_Page text_
start
Question

a 50 g sample of an unknown metal is heated to 90.0°c. it is placed in a perfectly insulated container along with 100 g of water at an initial temperature of 20°c. after a short time, the temperature of both the metal and water become equal at 25°c. the specific heat of water is 4.18 j/g°c in this temperature range. what is the specific heat capacity of the metal? record your answer with two significant figures. j/g°c

Explanation:

Step1: Determine heat gained by water

The heat - transfer formula is $Q = mc\Delta T$. For water, $m_{w}=100\ g$, $c_{w}=4.18\ J/g^{\circ}C$, $\Delta T_{w}=25 - 20=5^{\circ}C$. So $Q_{w}=m_{w}c_{w}\Delta T_{w}=100\times4.18\times5 = 2090\ J$.

Step2: Determine heat lost by metal

In an insulated system, the heat lost by the metal ($Q_{m}$) is equal to the heat gained by the water ($Q_{w}$), so $Q_{m}=- 2090\ J$ (negative because heat is lost). The mass of the metal $m_{m}=50\ g$, and $\Delta T_{m}=25 - 90=-65^{\circ}C$.

Step3: Calculate specific heat of metal

Using the formula $Q = mc\Delta T$ for the metal, we can solve for $c_{m}$. Rearranging gives $c_{m}=\frac{Q_{m}}{m_{m}\Delta T_{m}}$. Substituting the values: $c_{m}=\frac{-2090}{50\times(-65)}\approx0.64\ J/g^{\circ}C$.

Answer:

$0.64$
end
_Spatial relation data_
start
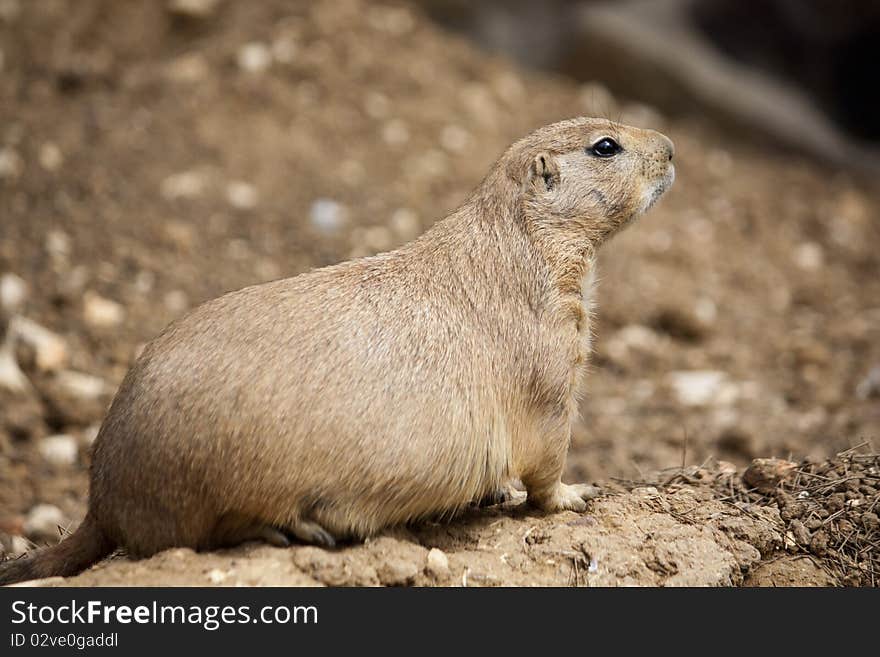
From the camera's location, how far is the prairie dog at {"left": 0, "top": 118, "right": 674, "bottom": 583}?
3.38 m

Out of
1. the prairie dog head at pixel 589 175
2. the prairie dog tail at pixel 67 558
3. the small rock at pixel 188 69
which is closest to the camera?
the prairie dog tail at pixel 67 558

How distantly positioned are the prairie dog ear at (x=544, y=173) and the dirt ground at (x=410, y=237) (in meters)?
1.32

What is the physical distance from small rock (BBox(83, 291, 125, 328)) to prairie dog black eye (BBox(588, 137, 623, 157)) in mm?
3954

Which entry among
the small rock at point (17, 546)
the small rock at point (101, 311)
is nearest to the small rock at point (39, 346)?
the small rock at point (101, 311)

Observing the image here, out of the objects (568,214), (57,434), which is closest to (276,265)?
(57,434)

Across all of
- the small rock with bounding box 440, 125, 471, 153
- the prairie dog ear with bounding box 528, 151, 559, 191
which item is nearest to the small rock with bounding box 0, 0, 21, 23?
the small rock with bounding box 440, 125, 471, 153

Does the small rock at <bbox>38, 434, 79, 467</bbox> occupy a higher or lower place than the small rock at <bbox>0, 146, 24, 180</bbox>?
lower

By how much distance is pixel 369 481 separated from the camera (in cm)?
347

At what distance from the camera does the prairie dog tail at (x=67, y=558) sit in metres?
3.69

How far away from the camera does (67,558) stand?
end
_Exercise_
In the specific heat problem above, how much heat does the water gain?

_Result of the exercise_
2090 J